El conjunto de los combates de Sócrates y Platón, su portavoz, persigue a esta calaña, esta profesión singular.
Para un sofista, la verdad reside en la eficacia. Es verdadero lo que alcanza sus fines y produce sus efectos. Es falso todo lo que malogra su meta. Fuera de la moral y de las consideraciones del vicio o la virtud, lo que importa, para los alumnos de los sofistas, es, en las condiciones de la democracia griega, tomar la palabra en la plaza pública, seducir a su auditorio, complacer y, sobre todo, obtener su voto para ser elegido y ocupar un escaño en las instancias decisorias. Mientras Sócrates enseña verdades inmutables, los sofistas - Protágoras (siglo v a. de C), Gorgias (hacia el 487-380 a. de C), Hipias (segunda mitad del siglo V a. de C), Critias, Pródico (siglo V a. de C.) y algunos otros- se vanaglorian de los méritos de la palabra seductora y el verbo arrebatador.

El arte de la política es un arte de la sofística, por lo tanto, de la mentira. Para disimular esta evidencia, algunos teóricos del derecho incluso han forjado el concepto de razón de Estado, que permite justificar todo, sostener el silencio, intervenir como más alta instancia en el curso normal de la justicia, clasificar asuntos secretos de defensa o de Estado, negociar con terroristas a los que se pagan tributos o con Estados sanguinarios, pasar contratos discretamente para vender armas a los gobernantes oficialmente enemigos, porque contravienen el principio de los derechos del hombre, pero oficiosamente amigos, cuando pagan en moneda fuerte.
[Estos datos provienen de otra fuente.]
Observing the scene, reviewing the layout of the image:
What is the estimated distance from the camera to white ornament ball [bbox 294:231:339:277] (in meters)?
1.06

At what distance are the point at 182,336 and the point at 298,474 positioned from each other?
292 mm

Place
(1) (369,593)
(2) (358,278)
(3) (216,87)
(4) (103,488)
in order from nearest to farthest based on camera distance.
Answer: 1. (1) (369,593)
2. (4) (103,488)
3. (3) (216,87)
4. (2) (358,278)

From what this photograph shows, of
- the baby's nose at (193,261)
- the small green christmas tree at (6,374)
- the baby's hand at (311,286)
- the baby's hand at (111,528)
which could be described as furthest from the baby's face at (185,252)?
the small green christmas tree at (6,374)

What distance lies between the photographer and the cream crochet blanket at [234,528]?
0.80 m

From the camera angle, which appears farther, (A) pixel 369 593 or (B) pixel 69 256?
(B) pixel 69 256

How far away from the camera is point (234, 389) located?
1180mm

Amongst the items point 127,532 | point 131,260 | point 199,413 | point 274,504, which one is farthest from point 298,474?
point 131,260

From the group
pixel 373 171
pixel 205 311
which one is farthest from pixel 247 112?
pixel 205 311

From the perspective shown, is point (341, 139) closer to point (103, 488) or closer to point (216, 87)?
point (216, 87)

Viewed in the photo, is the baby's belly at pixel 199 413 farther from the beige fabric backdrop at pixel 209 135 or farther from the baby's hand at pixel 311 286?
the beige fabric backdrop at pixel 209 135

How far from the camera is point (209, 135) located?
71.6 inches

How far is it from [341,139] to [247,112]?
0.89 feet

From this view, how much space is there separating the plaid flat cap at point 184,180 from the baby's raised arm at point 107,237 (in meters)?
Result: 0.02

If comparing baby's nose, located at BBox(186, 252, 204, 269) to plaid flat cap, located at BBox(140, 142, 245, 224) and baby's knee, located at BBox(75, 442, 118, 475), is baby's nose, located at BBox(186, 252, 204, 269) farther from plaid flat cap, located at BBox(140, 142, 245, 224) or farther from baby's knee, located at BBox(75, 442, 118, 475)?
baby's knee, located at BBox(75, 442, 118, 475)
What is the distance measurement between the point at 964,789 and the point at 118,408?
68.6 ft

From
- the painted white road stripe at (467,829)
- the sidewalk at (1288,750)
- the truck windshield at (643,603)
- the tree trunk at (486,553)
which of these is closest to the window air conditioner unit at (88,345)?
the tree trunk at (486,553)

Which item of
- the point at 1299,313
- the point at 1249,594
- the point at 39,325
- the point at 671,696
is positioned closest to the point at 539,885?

Fuente: Esta fantástica parrafada lo extraje hace mucho tiempo de un libro de texto de filosofía para Bachillerato. Sigue estando de plena vigencia, ¿como no iba a estarlo? La política es la que es, y no la que debería ser. Ha sido así siempre, y como la idea va a asociada al hombre, mientras éste siga siendo hombre, así seguirá siendo la idea que emana de él. No hay otra. Tristemente.